At the time Who's Minding the Mint? was regarded as a sort of It's a Mad Mad Mad Mad World lite thanks to its money-obsessed characters and a collection of fairly famous names who may have been more identified with television than the movies filling out the ranks of the cast. Like that comedy blockbuster, this went on to a cult following, though not one as substantial and wide-ranging, so it was more a case of a charming discovery for those who happened across it on the TV schedules than one that was the centrepiece of any film festivals or important seasons on the box. But modest as that was, sometimes you just wanted something with a few good laughs and a benevolent demeanour.

You assuredly got that here, as Hutton headed a cast of seasoned pros whose characters let their greed get the better of them after he makes a major boo-boo and accidentally destroys fifty thousand dollars down his waste disposal unit. Not of his own money, but cash that somehow got into his apartment (too complicated to explain), and now he has to make it up - alas, his boss, Samson Link (David J. Stewart), is not the most tolerant of men, and indeed has noted Harry's apparently profligate lifestyle and is keen to prove his employee has been fiddling the books to help himself to the product, all to fund his ways. This was where a lot of sixties comedies found their inspiration: heck, let's have a heist movie!

The heist in this case was to break into the mint, then start up the presses to print off a replacement amount, then return it the next day with nobody any the wiser. But it wouldn't be fun without complications, and that's what you got when the team of people Harry gathers grows to a near-unmanageable eight, who need to do such things as run the presses (Walter Brennan), open the safe to get the plates (Jack Gilford, playing hard of hearing), or even stand lookout (Jamie Farr as an Italian), not to mention invite himself along for the ride because he is owed money in the first place (Milton Berle). Then there's Verna, who is recruited by Harry in a move the plot deems necessary to set the romantic subplot in motion, though she winds up as the conscience of the piece when she questions the cool million everyone is helping themselves to.

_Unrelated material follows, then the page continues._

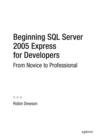 Image for Beginning SQL server 2005 Express for developers: from novice to professional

Quite rightly, she points out that given the exercise was meant to help Harry with his problem then the fifty thousand should be all that's necessary to print, and the financial reward his gang have deigned to be included as payment for services they should have been contributing to out of the kindness of their hearts is purely self-serving. This tension between what are essentially a bunch of goofs and their rather less noble motivations was not played too heavily, but it was there, a sly comment on the American Dream that so many of these comedies were happy to take for granted; surely their sins would find them out, or in this case be thwarted before they got in too deep in a sweet but ingeniously plotted turn of events. Comedy expert Howard Morris got the best out of his players in one of his few feature films as director, hinting at the increasing sauciness to come in American comedy as we're under no illusions how Bob Denver is keeping nosy Jackie Joseph occupied all night, and Provine's poitrine is the basis of one memorable gag, but mostly this got by with a generous spirit measured by a wry mood. Music by Lalo Schifrin.